In der Ausstellung „Spandau Prison“ auf der Zitadelle Spandau sind ab sofort und noch bis zum 17.5.2026 Dinge zu sehen, die es eigentlich nicht geben dürfte: Private Besitztümer von Rudolf Hess, Gebrauchsgegenstände sowie heimlich fotografierte Innenaufnahmen aus dem Kriegsverbrechergefängnis werden erstmals der Öffentlichkeit präsentiert.
Nach dem Suizid von Rudolf Hess 1987 wurde das Kriegsverbrechergefängnis dem Erdboden gleichgemacht, um einen (Neo-) Nazi-Wallfahrtsort zu verhindern. Auch persönliche Gegenstände des letzten Insassen sollten möglichst vernichtet oder ausschließlich der Familie übergeben werden. Doch ist der Handel mit Relikten des Alliiertengefängnisses seit Jahrzehnten ungebrochen. So konnte das Militärhistorische Museum der Bundeswehr in Dresden vor einiger Zeit ein Konvolut von nun nachgewiesenermaßen originalen Gegenständen übernehmen.

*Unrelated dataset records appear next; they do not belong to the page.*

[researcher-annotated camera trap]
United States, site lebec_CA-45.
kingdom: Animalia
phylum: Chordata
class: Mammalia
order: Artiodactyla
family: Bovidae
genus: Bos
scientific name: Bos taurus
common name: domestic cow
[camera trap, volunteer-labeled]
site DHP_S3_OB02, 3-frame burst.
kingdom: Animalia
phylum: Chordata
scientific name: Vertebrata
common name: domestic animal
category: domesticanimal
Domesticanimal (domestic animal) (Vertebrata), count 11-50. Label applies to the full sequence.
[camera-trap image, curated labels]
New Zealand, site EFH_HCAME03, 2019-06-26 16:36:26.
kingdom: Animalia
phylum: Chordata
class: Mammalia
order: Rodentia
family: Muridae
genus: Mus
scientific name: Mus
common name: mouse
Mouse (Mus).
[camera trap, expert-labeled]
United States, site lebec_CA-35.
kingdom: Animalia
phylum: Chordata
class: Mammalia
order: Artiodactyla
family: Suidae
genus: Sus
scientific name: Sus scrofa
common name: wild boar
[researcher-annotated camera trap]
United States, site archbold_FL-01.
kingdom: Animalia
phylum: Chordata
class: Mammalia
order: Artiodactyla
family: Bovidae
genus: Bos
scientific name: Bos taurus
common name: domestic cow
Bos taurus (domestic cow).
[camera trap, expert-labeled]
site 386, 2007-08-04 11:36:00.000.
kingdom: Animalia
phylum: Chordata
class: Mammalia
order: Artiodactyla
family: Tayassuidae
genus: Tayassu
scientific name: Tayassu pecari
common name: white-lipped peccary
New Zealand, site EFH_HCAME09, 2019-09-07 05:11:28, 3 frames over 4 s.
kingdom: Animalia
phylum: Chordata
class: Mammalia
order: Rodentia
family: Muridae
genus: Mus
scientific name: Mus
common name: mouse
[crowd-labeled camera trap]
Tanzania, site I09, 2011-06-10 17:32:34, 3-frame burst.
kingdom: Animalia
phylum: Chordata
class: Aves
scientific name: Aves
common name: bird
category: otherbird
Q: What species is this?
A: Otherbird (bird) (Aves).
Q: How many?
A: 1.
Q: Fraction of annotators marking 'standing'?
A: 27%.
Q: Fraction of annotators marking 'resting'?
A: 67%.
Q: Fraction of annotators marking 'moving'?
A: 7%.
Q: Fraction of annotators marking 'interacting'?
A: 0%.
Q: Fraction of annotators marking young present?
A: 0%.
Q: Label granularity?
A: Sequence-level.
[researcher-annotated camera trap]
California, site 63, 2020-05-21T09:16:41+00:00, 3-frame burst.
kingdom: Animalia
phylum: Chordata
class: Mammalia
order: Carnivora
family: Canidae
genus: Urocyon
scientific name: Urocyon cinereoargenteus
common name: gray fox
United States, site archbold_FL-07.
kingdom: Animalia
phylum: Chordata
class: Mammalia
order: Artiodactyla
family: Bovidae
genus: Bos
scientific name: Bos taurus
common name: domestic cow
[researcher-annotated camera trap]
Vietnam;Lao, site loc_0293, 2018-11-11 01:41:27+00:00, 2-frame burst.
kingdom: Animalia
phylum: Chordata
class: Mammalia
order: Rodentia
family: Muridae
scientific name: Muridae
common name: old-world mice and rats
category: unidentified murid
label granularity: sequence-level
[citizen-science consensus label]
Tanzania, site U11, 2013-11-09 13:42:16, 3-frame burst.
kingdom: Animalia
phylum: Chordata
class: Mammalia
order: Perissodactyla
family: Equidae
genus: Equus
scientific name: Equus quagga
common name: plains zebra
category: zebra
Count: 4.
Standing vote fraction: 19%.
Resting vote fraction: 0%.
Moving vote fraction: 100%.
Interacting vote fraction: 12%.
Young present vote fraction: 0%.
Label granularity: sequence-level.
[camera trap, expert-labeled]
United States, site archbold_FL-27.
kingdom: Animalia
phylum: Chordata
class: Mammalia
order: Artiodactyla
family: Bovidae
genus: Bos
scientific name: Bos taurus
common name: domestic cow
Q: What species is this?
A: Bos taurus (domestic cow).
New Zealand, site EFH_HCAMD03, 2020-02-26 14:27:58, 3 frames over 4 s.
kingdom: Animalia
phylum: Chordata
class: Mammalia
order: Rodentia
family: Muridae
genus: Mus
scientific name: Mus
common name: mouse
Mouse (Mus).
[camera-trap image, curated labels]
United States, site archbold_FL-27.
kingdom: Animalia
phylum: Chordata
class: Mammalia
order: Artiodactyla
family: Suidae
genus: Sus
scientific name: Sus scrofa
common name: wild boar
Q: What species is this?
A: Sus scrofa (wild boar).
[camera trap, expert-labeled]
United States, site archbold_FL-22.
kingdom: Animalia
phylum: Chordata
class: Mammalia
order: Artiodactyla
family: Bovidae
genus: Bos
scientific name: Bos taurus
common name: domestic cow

Nach historischer Recherche und restauratorischer Bearbeitung durch das Militärhistorische Museum der Bundeswehr in Dresden bzw. der Außenstelle Flugplatz Berlin-Gatow werden die Objekte auf der Zitadelle Spandau nun erstmals der Öffentlichkeit zugänglich gemacht und die Besucherinnen und Besucher gebeten, ihre Meinung mitzuteilen: Sind diese Objekte historisch wichtig und sollen ausgestellt werden – oder nicht?
Folgende Objekte sind ab sofort in „Spandau Prison“ zu sehen:
Ein Besteckset – bestehend aus Messer, Gabel, Löffel, Teelöffel und einem Fischmesser – ist aus deutscher Produktion. Vorne ist eingeprägt „All. Gef.“ für Alliierten Gefängnis, hinten „Anemone / rostfrei /stainless / нержавеющий /Germany /Alemania“.
Die braune Schürze aus Wachstuch trug Hess vermutlich zur Gartenarbeit, solange er sich damit noch beschäftigen konnte. In den letzten Jahren seines Lebens nutzte er den Garten nur noch für Spaziergänge.
Während ihrer Gefangenschaft waren den Kriegsverbrechern diverse Annehmlichkeiten erlaubt, so etwa das Lesen und der Besitz von Büchern. Die Signatur außen „HE“ bedeutet, dass diese Bücher Privatbesitz von Hess waren. Innen ist neben seinem Namenszug immer der Stempel „Spandau Allied Prison“ zu finden. Die hier ausgestellten Bücher stammen zum großen Teil aus der Zeit, als Hess nach seinem „Englandflug“ in den 1940er Jahren in britischer Gefangenschaft war.
Zusätzlich zu den Hess-Objekten werden eine OP-Haube und ein benutztes Patientenhemd gezeigt, Stempel weisen sie als Bestand der Krankenstation im „Spandau Prison“ aus.
Zu dem Konvolut, das nun im Besitz des Militärhistorischen Museums der Bundeswehr ist, gehören eine Reihe von äußerst seltenen Innenaufnahmen. Der Fotograf war ein US-amerikanischer Gefängniswärter namens Mark G. Pikl. Insbesondere an den verwackelten Bildern ist zu erkennen, dass die Fotos unerlaubt und heimlich entstanden sind.
In der Ausstellung „Spandau Prison“ sind nun erstmalig Fotos von der Bibliothek, Gefängnisgängen und dem eigens für Rudolf Hess errichteten Gartenhaus zu sehen. In diesem Gartenhaus erhängte sich Rudolf Hess mit Hilfe eines Verlängerungskabels am 29. Juni 1987.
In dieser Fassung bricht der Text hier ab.